Early in our lives as Friends, Judy and I worshipped with Beacon Hill Meeting in Boston, MA. Beacon Hill Friends were located a very short distance from the Massachusetts State House, a Unitarian office complex, and a variety of unorthodox spiritual movements who sometimes apparently thought that our Sunday mornings could be a forum to pitch their ideas. Once a group of restorationist Quakers came as a team and harangued us in turn about our inadequacies. I loved the way that the meeting was able to roll with these incidents without getting defensive -- but also without getting terminally complacent.

One response on Facebook gave me a lot to think about. Here's what Rashid Darden said, in part:

I have found that things that are defined as "too political" very often have a lot to do with who, in the room, has the most privilege and power.
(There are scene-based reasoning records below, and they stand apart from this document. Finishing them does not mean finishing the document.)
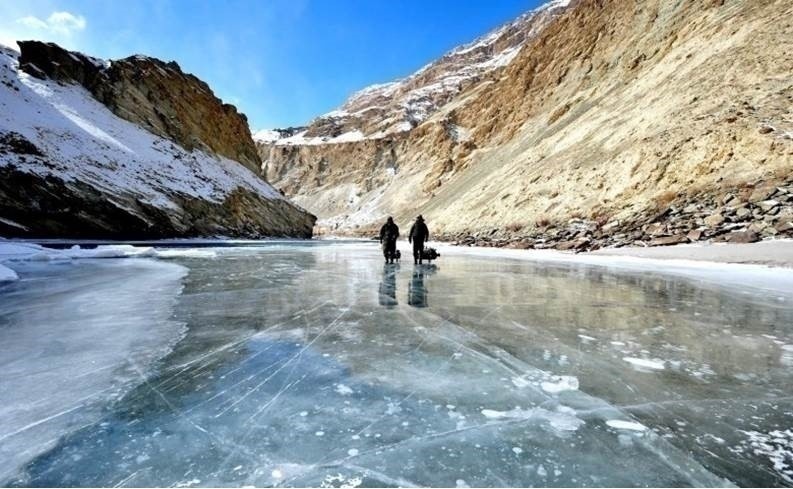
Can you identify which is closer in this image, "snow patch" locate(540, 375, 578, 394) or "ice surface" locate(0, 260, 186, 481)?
"ice surface" locate(0, 260, 186, 481)

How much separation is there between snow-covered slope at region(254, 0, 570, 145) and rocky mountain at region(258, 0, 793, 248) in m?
37.4

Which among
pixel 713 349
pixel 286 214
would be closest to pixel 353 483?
pixel 713 349

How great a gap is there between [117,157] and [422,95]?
91064 mm

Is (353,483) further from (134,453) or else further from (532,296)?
(532,296)

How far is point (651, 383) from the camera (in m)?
3.25

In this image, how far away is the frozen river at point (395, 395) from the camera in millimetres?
2139

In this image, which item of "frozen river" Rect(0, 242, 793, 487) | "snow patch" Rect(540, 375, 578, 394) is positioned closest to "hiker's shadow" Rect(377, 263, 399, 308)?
"frozen river" Rect(0, 242, 793, 487)

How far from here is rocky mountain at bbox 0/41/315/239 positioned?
25.6m

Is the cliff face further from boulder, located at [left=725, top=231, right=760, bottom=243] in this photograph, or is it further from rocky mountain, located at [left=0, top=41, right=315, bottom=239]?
boulder, located at [left=725, top=231, right=760, bottom=243]

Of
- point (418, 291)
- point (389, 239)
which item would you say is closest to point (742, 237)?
point (389, 239)

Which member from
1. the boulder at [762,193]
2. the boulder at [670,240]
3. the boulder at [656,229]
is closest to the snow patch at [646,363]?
the boulder at [670,240]

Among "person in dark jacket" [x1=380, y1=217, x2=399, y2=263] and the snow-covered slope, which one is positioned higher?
the snow-covered slope

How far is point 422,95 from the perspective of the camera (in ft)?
366

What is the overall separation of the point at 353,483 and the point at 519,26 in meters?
A: 157
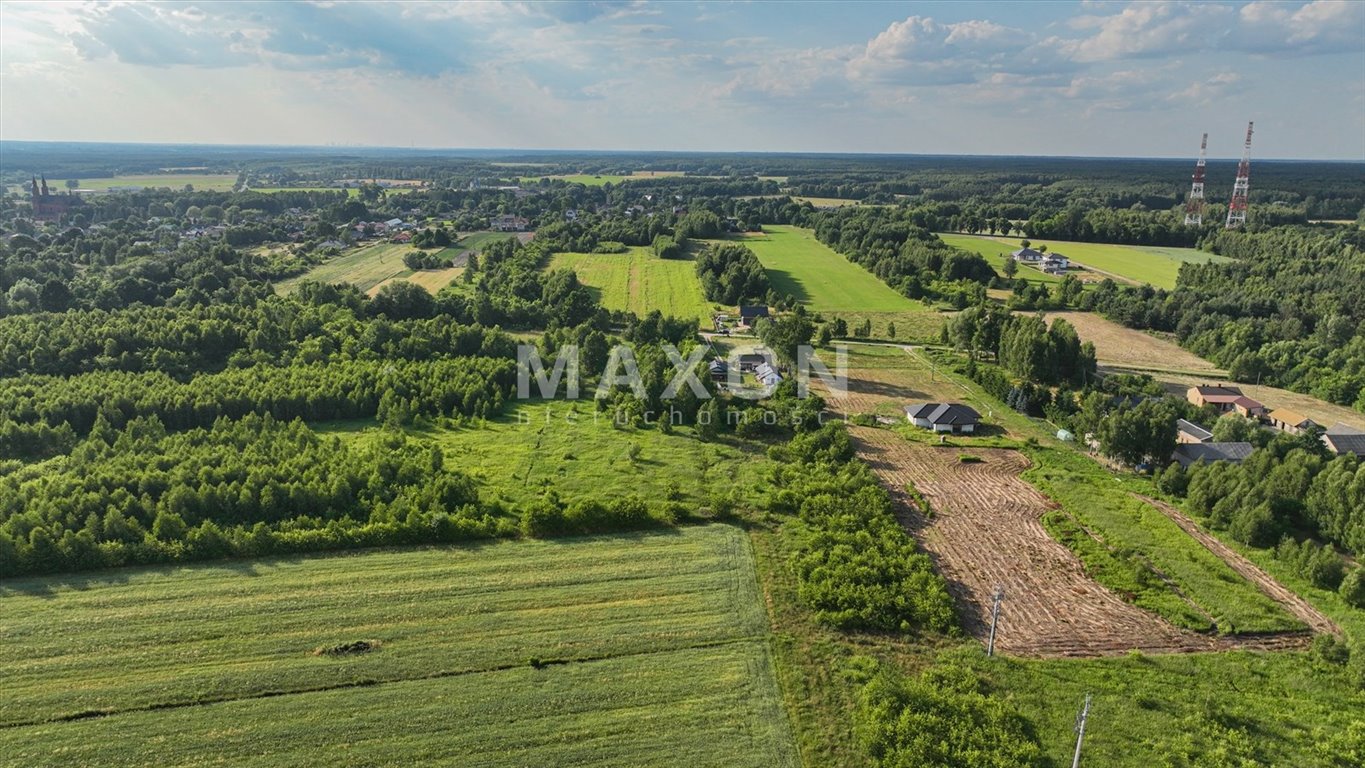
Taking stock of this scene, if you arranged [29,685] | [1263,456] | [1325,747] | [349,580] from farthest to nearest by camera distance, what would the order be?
1. [1263,456]
2. [349,580]
3. [29,685]
4. [1325,747]

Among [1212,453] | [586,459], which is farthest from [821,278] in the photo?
[586,459]

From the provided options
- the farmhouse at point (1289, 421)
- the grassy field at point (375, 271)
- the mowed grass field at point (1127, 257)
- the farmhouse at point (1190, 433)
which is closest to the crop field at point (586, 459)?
the farmhouse at point (1190, 433)

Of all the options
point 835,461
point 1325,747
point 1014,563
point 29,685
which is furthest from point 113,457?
point 1325,747

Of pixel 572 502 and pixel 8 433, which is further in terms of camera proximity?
pixel 8 433

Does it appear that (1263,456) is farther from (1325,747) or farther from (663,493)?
(663,493)

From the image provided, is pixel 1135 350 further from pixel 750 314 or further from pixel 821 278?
pixel 821 278

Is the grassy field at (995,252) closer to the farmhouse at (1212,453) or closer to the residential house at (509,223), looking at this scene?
the farmhouse at (1212,453)

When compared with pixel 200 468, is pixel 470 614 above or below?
below
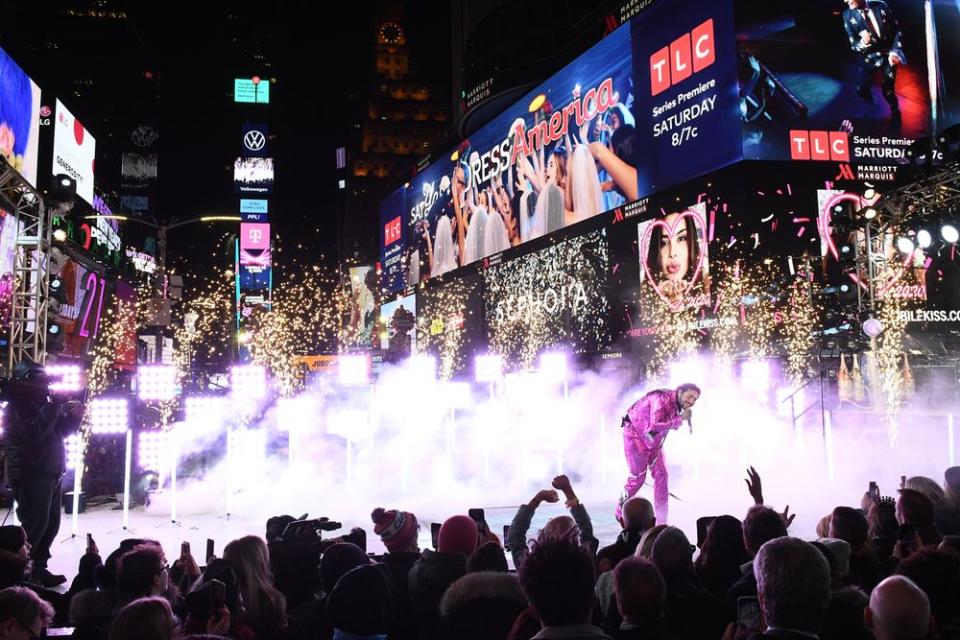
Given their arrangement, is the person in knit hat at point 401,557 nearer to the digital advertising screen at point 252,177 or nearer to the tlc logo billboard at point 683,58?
the tlc logo billboard at point 683,58

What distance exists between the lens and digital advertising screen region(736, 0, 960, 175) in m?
19.0

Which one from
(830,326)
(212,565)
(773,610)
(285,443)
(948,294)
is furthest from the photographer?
(948,294)

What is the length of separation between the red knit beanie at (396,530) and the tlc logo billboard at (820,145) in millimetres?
17476

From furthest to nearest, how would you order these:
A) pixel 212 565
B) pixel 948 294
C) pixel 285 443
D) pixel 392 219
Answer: pixel 392 219 < pixel 948 294 < pixel 285 443 < pixel 212 565

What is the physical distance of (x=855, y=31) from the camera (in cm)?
1980

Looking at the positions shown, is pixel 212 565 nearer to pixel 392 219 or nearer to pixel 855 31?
pixel 855 31

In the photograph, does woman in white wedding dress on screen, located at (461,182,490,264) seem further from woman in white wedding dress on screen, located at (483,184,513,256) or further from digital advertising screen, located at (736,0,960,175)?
digital advertising screen, located at (736,0,960,175)

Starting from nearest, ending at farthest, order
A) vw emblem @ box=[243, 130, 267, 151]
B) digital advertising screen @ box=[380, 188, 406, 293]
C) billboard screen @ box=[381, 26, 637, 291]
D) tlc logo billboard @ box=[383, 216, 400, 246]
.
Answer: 1. billboard screen @ box=[381, 26, 637, 291]
2. digital advertising screen @ box=[380, 188, 406, 293]
3. tlc logo billboard @ box=[383, 216, 400, 246]
4. vw emblem @ box=[243, 130, 267, 151]

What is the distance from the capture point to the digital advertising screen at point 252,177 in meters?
56.9

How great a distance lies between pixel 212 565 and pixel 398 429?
13.8 m

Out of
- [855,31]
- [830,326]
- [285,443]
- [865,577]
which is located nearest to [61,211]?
[285,443]

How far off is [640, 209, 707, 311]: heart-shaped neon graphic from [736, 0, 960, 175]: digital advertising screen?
8.42 feet

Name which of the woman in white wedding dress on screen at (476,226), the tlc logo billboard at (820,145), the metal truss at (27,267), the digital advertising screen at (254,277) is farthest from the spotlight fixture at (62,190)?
the digital advertising screen at (254,277)

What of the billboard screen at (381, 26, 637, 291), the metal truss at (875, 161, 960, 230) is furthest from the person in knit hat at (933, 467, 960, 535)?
the billboard screen at (381, 26, 637, 291)
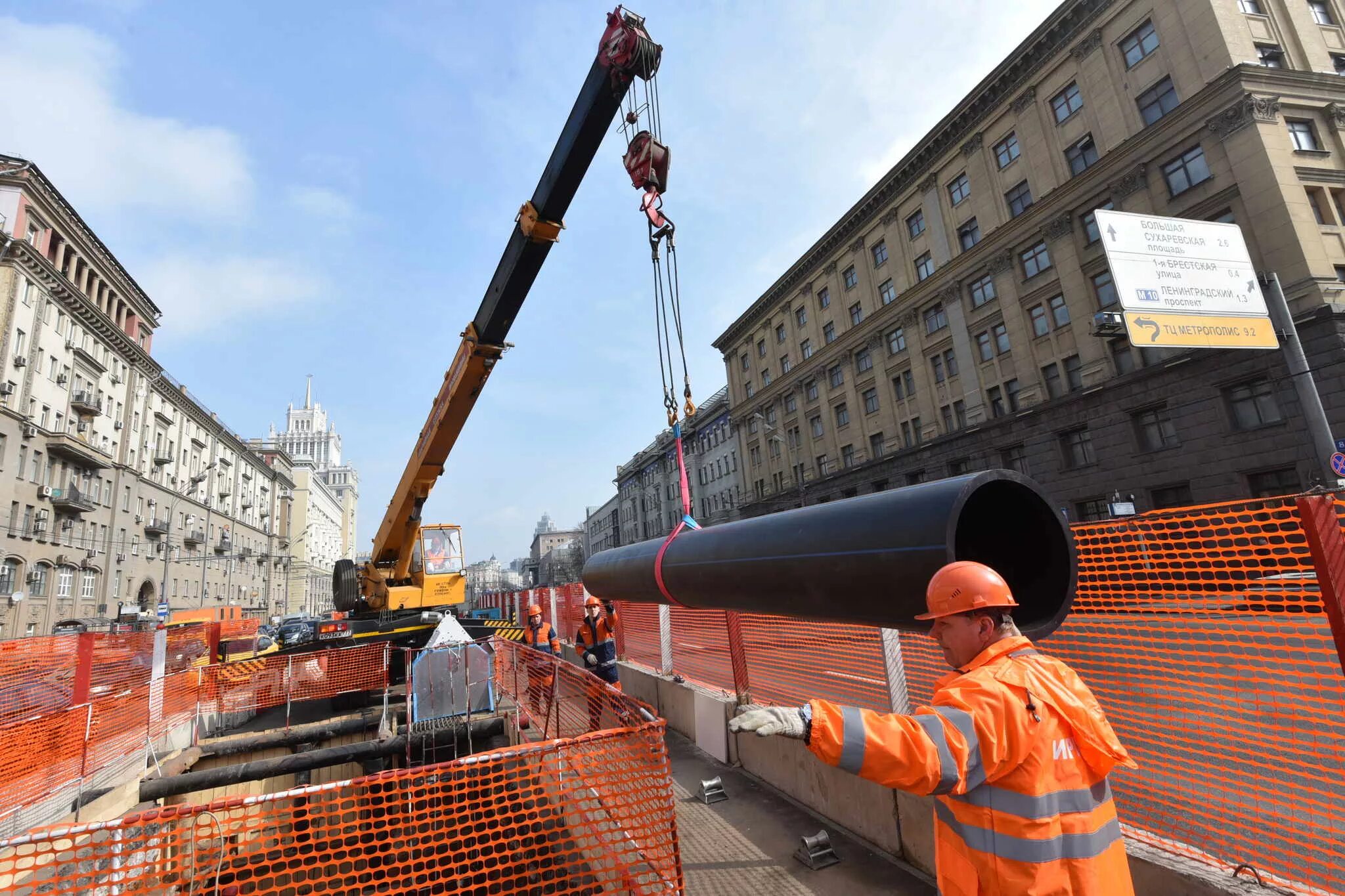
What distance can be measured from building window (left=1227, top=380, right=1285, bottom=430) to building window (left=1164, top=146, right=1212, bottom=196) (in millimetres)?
7449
I am Black, and from a Baptist tradition of civil rights engagement. I could deliver vocal ministry in a Black Baptist setting that is Biblically and theologically sound and would not be considered political.

I cannot always do that in Quaker settings, and that's a shame.

How would we handle this advocacy on a Sunday morning? -- As billionaires grow richer, children go to sleep hungry. (Thanks to FCNL for the link.)

Russia's suppression of independent political voices continues apace.

Popular Christian groups on Facebook may have decidedly non-Christian origins and agendas. 

In Emily Provance's "Being the Church" series, she looks at small groups and other connection opportunities for our pandemic and post-pandemic reality.

Robert Mugge's documentary film Deep Blues (1992) is about to be reissued in the form of a high-quality restoration. Here's an article about the project, and the new trailer:

1 comment:

kfsaylor said...

# Johan

Hello Johan,

I appreciate your testimony in the last two submissions concerning your experience of how the Holy Spirit works in your conscience by leading you to minister to others in meeting through the faculty of the reflective nature; manifested in your reflecting upon other people and circumstances through political intellectual constructs. I am drawn into a different way.

Through the power and presence of the spirit of Jesus Christ in my conscience and consciousness I am drawn out of the faculty of the reflective nature to guide and inform relationships and interactions and into the faculty of the direct and immediate awareness of the activity of Christ's presence in my conscience. This different faculty guides and informs relationships and interactions through immediate and immanent awareness of Christ's active presence in and during human relations. In this faculty of continuous awareness of Christ's presence, the experience of a diminishment of Christ's active presence guides me away from a particular behavior or interaction and the experience of an increase in Christ's presence affirm a behavior or interaction.

This establishment in the continous and direct presence of Christ is become and is becoming my sole guide in matters of human relations and draws me outside the reflective nature and the agency of political, religious, educational, and economic institutions and human agents to guide and inform relationships and interactions.